Preparing food systems for a hotter, harsher world
The findings reinforce a crucial point: averting hunger is not solely about producing more calories. Climate-resilient food security depends on:
- Diversified, shock-resistant supply chains that can withstand droughts, floods and heatwaves.
- Early warning systems and social protection that reach people before crises peak.
- Investment in water management, climate-smart agriculture and locally adapted seed systems.
- Conflict prevention and peacebuilding, which are essential for stable access to land, markets and assistance.

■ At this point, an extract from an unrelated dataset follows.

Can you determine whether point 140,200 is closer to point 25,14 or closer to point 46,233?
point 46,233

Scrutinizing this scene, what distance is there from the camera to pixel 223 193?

- Inclusive participation—especially of women, smallholder farmers and Indigenous communities—in food governance and adaptation planning.
A narrowing window
Climate change is a risk multiplier. It does not act in isolation, but it can turn existing fragilities into full-blown emergencies. The modelling makes clear that today’s policy choices will determine whether hundreds of millions face severe hunger—or whether that future is decisively averted.
Rapid emissions cuts, coupled with equitable development and conflict reduction, could spare up to 780 million people from severe food crises by the end of the century. The alternative—inaction or half measures—would lock in avoidable suffering on a staggering scale.
Time is short, but the path is clear: decarbonise quickly, build resilient and fair food systems, and invest in peace and adaptation. Doing so can help ensure that tomorrow’s children inherit a world where food security is not a privilege, but a right.